Ilse Weintraud war bisher die einzige Chefin am Hans Otto Theater. Sie leitete das Schauspielhaus sieben Jahre lang und gab ihm seinen heutigen Namen.

Ilse Weintraud-Rodenberg (1906-2006) war Schauspielerin und Kommunistin. Während des Nationalsozialismus hatte sie Verfolgung und Gefängnis zu erleiden. Nach dem Zweiten Weltkrieg war sie als Schauspielerin in Hamburg tätig, ging aber 1948 in den Osten. Mitglied der SED wollte sie werden, doch ihre Strategen bestimmten: „Kommunisten wie dich haben wir in unserer Partei genug. Wir brauchen jetzt noch welche in den anderen Parteien!“ In der Nationaldemokratischen Partei Deutschland (NDPD) nahm sie schließlich eine führende Position ein. Wo sie als leitender Kader in einem Kulturbetrieb eingesetzt werden soll, bestimmten ebenfalls die oberen Genossen. Mit ihrem Durchsetzungsvermögen sowie ihrer Treue gegenüber dem Marxismus-Leninismus empfahl sie sich als Intendantin eines Theaters. Diesen Job bekam sie zunächst in Neustrelitz und ab 1950 am Brandenburgischen Landestheater Potsdam, in der Nachfolge von Alfred Dreifuss.

Bisher blieben die Theaterleiter in Potsdam nur ein bis zwei Jahre. Ilse Weintraud sollte sieben Jahre das Haus in der Zimmerstraße prägen. Ein Provisorium, das sie gern in ein modernes Theatergebäude eingetauscht hätte. Doch Potsdam war nicht Berlin, Leipzig oder Dresden, Städte, die ökonomisch für die Wirtschaft von größerer Wichtigkeit waren oder zur stärkeren kulturellen DDR-Ausstrahlung beitrugen. So wurde für die Zimmerstraße die Devise ausgerufen: Anbau statt Neubau. Eine der ersten Initiativen der Intendantin war die Umbenennung des Landestheaters in Hans Otto Theater (HOT). Hans Otto war in den 1920er- und 1930er-Jahren ein begnadeter Schauspieler am Deutschen Theater Berlin. Wegen der KPD-Zugehörigkeit wurde er von den Nazis ermordet.

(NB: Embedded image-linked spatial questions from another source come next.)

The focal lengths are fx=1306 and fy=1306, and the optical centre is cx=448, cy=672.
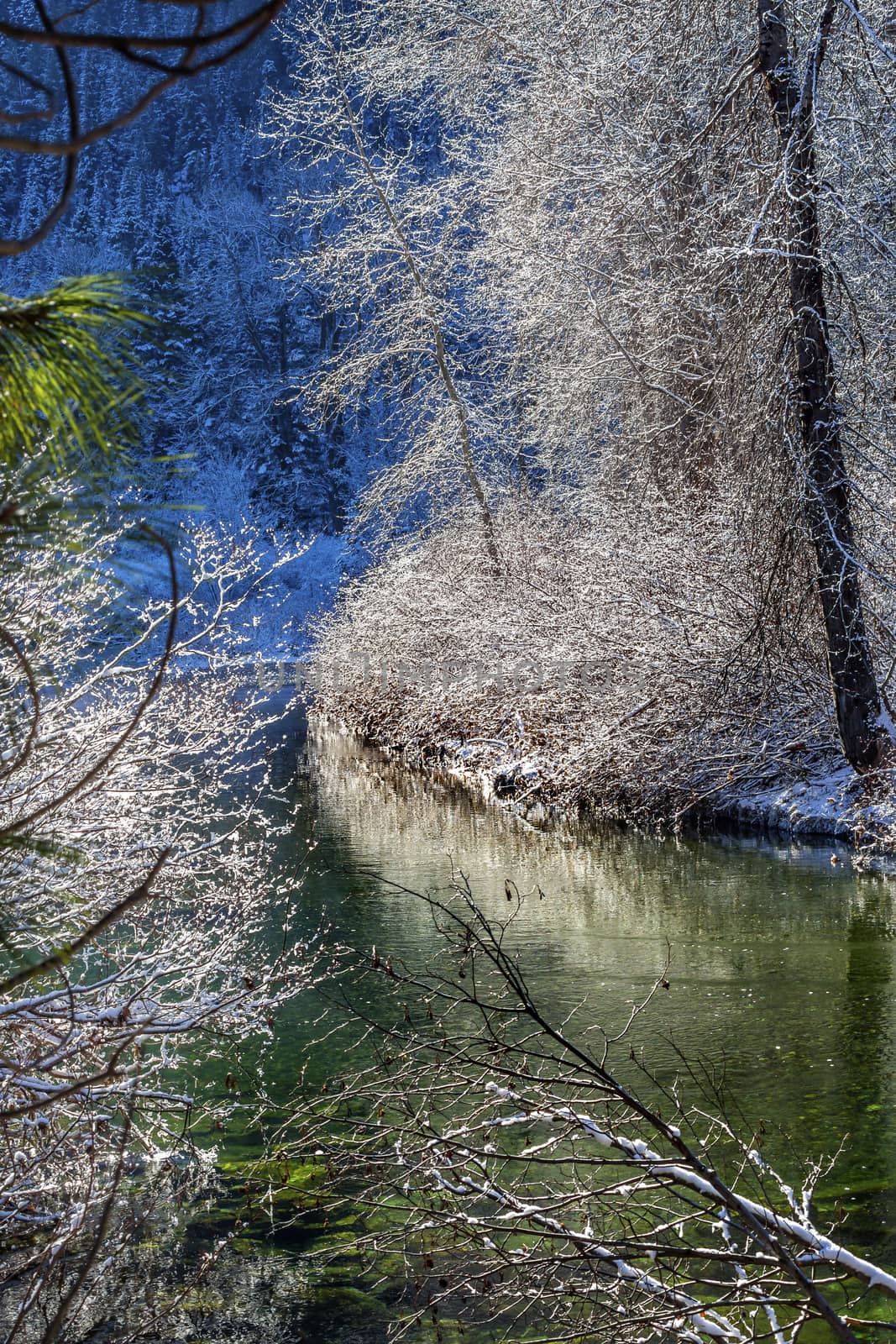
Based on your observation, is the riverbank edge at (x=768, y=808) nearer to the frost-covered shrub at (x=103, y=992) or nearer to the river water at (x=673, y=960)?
the river water at (x=673, y=960)

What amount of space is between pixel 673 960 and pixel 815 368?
5172 mm

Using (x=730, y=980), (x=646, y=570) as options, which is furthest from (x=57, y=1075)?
(x=646, y=570)

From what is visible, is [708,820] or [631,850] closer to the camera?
[631,850]

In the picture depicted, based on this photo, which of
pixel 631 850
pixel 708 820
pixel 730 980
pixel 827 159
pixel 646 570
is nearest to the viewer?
pixel 730 980

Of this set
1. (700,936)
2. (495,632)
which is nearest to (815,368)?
(700,936)

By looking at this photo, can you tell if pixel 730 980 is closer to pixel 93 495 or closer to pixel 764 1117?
pixel 764 1117

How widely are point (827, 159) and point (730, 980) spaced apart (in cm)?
649

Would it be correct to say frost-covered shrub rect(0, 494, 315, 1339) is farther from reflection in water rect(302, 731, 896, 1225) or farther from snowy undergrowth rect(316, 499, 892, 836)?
snowy undergrowth rect(316, 499, 892, 836)

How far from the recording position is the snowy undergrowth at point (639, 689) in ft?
40.0

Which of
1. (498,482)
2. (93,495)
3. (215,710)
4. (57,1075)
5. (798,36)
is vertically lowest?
(57,1075)

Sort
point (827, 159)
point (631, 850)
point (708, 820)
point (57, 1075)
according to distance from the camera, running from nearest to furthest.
Answer: point (57, 1075) < point (827, 159) < point (631, 850) < point (708, 820)

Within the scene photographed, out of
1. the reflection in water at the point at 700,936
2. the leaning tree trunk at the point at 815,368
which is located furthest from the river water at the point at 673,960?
the leaning tree trunk at the point at 815,368

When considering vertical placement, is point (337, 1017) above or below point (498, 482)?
below

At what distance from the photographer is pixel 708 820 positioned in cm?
1255
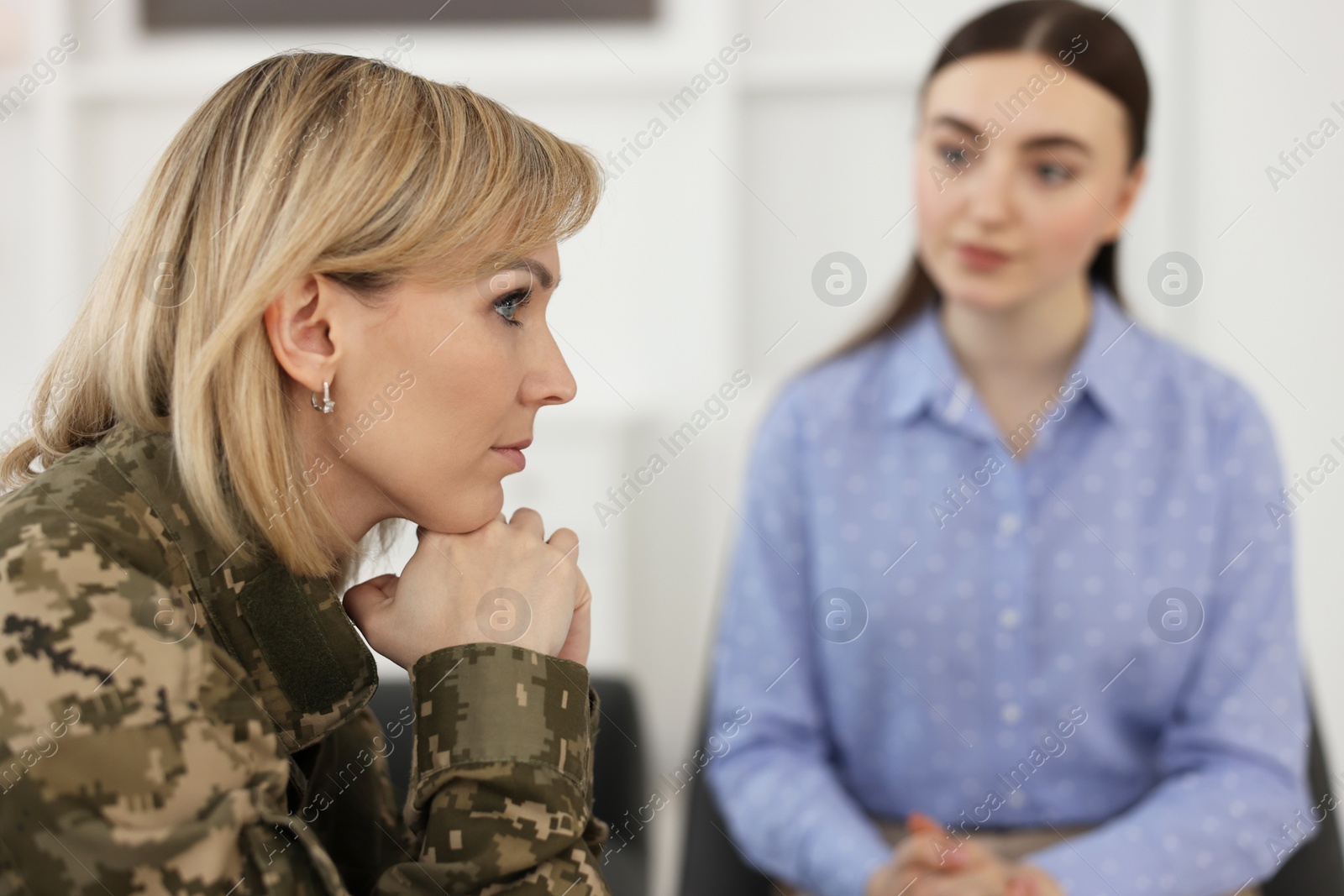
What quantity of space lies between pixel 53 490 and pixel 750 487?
0.96 m

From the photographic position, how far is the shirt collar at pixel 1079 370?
1.48 m

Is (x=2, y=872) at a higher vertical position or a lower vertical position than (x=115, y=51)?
lower

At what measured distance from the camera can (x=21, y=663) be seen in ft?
2.09

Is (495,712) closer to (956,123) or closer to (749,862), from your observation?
(749,862)

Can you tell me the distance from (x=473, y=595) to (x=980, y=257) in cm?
94

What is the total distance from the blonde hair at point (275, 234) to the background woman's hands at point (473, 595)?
62 mm

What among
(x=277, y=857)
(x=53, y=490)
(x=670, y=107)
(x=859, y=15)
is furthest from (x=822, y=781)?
(x=859, y=15)

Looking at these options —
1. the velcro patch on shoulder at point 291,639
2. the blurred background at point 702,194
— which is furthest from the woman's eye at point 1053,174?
the velcro patch on shoulder at point 291,639

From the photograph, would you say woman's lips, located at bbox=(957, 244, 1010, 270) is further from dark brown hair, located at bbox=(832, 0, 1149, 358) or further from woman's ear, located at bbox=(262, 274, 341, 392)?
woman's ear, located at bbox=(262, 274, 341, 392)

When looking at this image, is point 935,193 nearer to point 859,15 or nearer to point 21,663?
point 859,15

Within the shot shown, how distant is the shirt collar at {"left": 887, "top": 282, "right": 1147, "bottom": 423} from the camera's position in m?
1.48

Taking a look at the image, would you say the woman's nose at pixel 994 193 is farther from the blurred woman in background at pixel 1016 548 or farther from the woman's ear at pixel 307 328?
the woman's ear at pixel 307 328

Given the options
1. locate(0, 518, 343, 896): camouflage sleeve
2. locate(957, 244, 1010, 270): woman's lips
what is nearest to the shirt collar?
locate(957, 244, 1010, 270): woman's lips

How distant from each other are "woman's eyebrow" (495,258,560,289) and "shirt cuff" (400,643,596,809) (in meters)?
0.28
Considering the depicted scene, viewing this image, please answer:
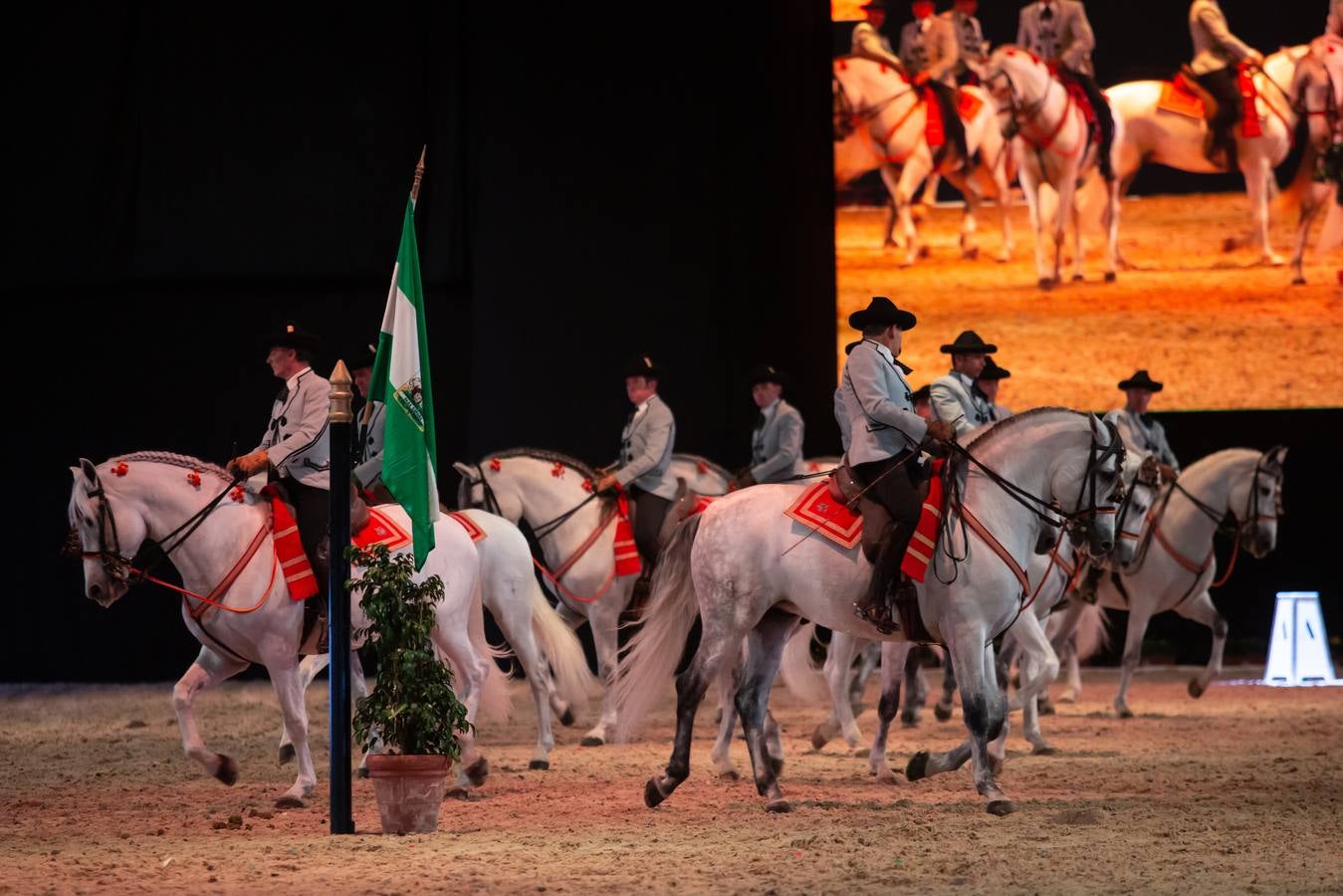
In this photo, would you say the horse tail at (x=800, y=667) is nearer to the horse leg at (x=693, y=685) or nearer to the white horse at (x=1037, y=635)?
the white horse at (x=1037, y=635)

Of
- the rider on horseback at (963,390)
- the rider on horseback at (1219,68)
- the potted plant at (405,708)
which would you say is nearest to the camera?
the potted plant at (405,708)

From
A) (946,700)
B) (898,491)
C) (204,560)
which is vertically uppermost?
(898,491)

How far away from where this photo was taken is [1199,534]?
1123cm

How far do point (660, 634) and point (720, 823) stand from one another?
105 centimetres

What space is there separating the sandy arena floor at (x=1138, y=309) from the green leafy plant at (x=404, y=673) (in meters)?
7.45

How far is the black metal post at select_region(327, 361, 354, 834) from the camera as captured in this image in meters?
6.36

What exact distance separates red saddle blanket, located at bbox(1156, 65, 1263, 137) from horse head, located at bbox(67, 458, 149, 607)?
8997 millimetres

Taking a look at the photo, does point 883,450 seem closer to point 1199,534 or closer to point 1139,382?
point 1139,382

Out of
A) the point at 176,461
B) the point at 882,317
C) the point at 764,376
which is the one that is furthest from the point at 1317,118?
the point at 176,461

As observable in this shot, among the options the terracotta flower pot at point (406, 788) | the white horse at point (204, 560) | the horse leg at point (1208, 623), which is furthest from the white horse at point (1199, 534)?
the terracotta flower pot at point (406, 788)

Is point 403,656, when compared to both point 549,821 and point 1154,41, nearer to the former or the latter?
point 549,821

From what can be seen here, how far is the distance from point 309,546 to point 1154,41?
8628 mm

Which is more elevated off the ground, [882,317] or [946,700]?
[882,317]

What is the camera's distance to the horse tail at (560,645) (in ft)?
30.7
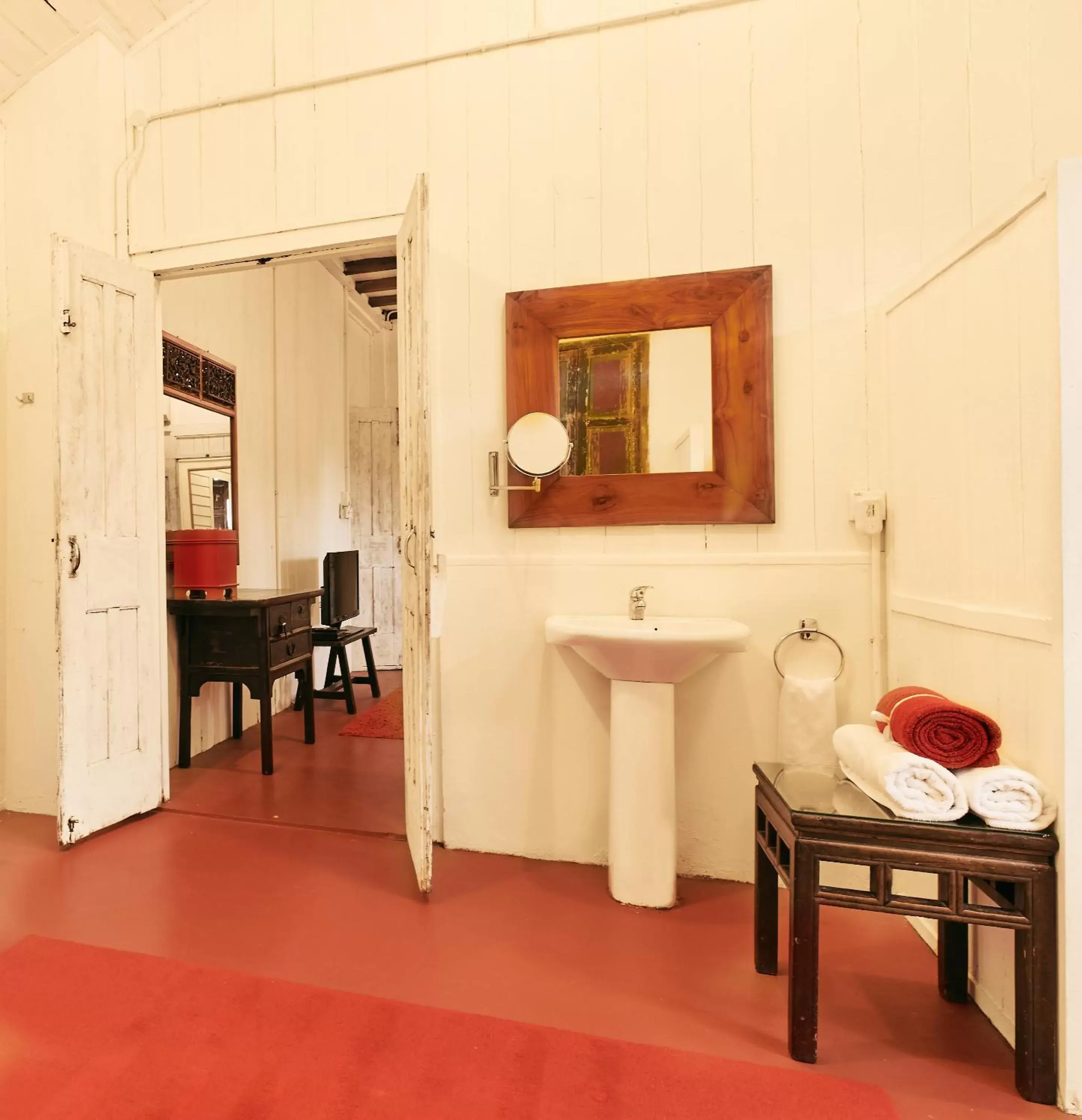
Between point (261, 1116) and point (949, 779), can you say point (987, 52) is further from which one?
point (261, 1116)

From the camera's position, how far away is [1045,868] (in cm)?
123

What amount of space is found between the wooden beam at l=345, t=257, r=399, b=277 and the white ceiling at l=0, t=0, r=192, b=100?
2652 millimetres

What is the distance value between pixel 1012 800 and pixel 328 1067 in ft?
4.94

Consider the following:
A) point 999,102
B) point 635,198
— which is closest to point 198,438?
point 635,198

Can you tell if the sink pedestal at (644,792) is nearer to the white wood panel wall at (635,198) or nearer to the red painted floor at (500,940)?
the red painted floor at (500,940)

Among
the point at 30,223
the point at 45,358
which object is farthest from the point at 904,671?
the point at 30,223

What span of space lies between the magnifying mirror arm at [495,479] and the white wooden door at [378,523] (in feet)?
11.7

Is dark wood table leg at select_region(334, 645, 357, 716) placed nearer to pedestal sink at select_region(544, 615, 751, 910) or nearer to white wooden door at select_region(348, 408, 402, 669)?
white wooden door at select_region(348, 408, 402, 669)

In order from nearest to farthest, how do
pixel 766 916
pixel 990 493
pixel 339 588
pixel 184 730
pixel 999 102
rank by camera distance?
pixel 990 493, pixel 766 916, pixel 999 102, pixel 184 730, pixel 339 588

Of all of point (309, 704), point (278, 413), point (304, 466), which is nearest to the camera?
point (309, 704)

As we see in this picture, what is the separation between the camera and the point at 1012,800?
128 centimetres

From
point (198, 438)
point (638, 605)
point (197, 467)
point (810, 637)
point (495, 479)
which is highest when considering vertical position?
point (198, 438)

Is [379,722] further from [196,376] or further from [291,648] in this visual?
[196,376]

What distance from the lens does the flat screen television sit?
4336mm
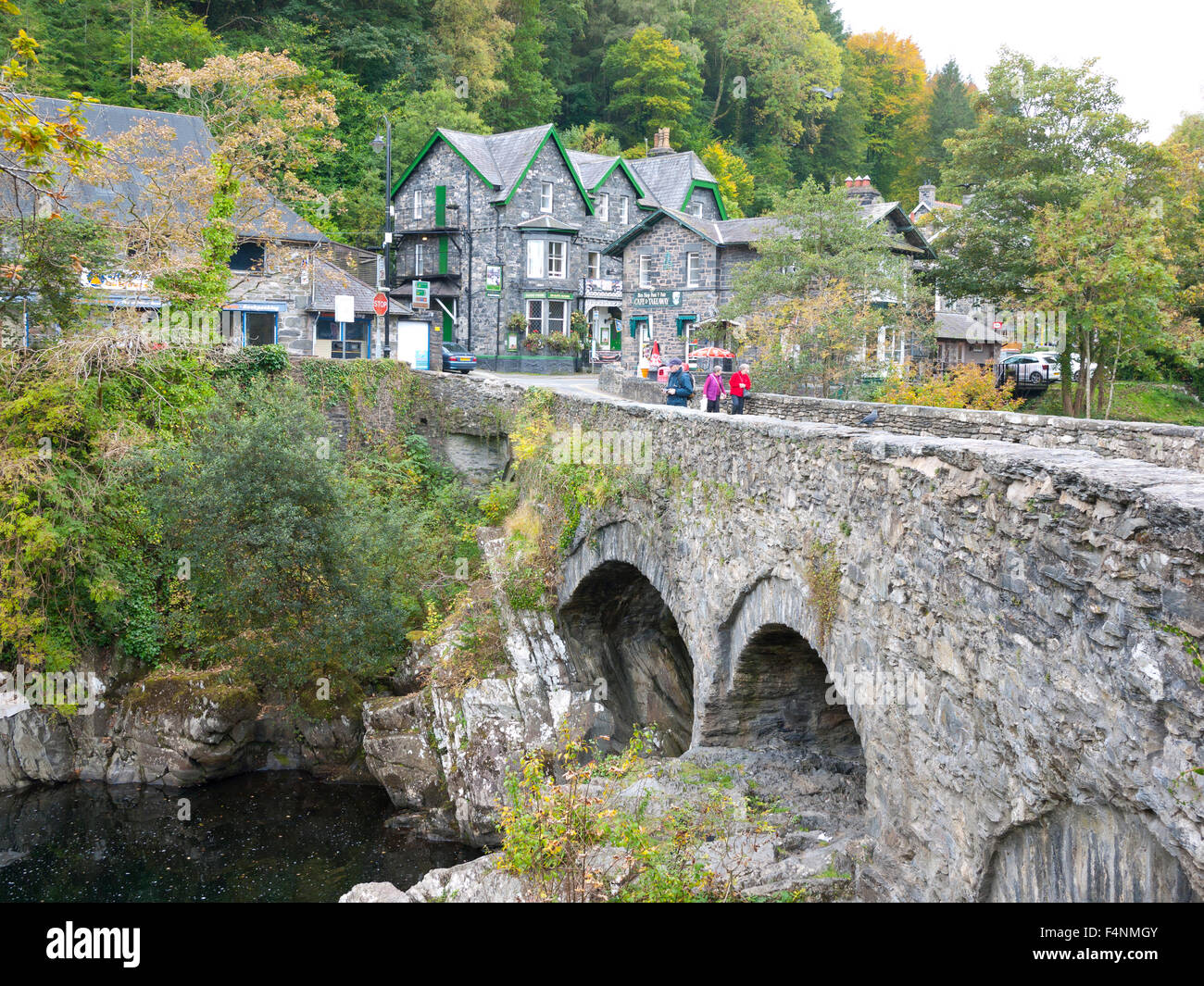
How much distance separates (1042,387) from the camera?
29.7 m

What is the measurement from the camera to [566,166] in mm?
40094

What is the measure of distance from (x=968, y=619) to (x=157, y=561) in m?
16.9

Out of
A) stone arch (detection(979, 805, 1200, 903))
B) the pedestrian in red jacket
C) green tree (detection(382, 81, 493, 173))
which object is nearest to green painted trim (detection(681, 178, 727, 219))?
green tree (detection(382, 81, 493, 173))

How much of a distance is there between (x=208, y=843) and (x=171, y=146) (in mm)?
20698

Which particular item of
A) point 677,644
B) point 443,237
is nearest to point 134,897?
point 677,644

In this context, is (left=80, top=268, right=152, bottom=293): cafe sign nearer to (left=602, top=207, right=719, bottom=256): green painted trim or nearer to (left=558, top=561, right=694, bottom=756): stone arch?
(left=558, top=561, right=694, bottom=756): stone arch

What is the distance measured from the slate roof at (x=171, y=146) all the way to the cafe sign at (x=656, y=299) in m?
12.1

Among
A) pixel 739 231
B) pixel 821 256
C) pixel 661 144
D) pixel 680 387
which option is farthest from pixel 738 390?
pixel 661 144

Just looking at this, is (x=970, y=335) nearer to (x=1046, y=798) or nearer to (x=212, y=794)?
(x=212, y=794)

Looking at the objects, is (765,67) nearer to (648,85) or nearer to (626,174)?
(648,85)

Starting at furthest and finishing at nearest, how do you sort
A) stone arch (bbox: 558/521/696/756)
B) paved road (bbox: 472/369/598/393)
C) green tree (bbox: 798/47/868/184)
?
green tree (bbox: 798/47/868/184)
paved road (bbox: 472/369/598/393)
stone arch (bbox: 558/521/696/756)

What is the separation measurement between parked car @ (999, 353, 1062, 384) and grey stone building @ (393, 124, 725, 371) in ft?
46.8

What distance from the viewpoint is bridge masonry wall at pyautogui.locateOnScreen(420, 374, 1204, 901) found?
4.33 meters
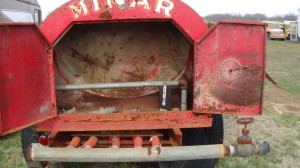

Sozialistisches Weltbild auf der Bühne

Der Aufbau eines Mehrspartentheaters, den Dreifuss begonnen hatte, wurde von Ilse Weintraud weiter tatkräftig betrieben. Mit dem Schauspielensemble, den Gesangssolisten, dem Opernchor, der Ballettgruppe sowie einem sich stetig vergrößernden Orchester konnte die Vielfältigkeit eines Stadttheaters unter Beweis gestellt werden. Im Musiktheater hatte man ein Auge auf die Operette geworfen. Nicht nur die klassischen Werke aus Wien gab es zu sehen. Das Publikum wurde mit der heiteren Muse der Sowjetunion bekannt gemacht. Auch im Schauspiel und im Kinder- und Jugendtheater war das Programm mit Sowjetdramatik besetzt. Das freundschaftliche Band zwischen der DDR und der UdSSR sollte sich auch auf der Bühne widerspiegeln, so mit den Schauspielen „Der Chirurg“ und „Das Holunderwäldchen“ von Alexander Kornejtschuk, die aktuelle Themen der Sowjetunion behandelten, oder die Dramatisierung des Romans „Der Weg ins Leben“ nach Anton Makarenko, in der von der Resozialisierung verwahrloster Jugendlicher die Rede ist – natürlich in leninistisch-marxistischer Ideologie. Das Hans Otto Theater sollte sich als politisches Theater profilieren. Auch für Klassiker der Weltdramatik hatte man das sozialistische Weltbild parat, was nicht immer gelang.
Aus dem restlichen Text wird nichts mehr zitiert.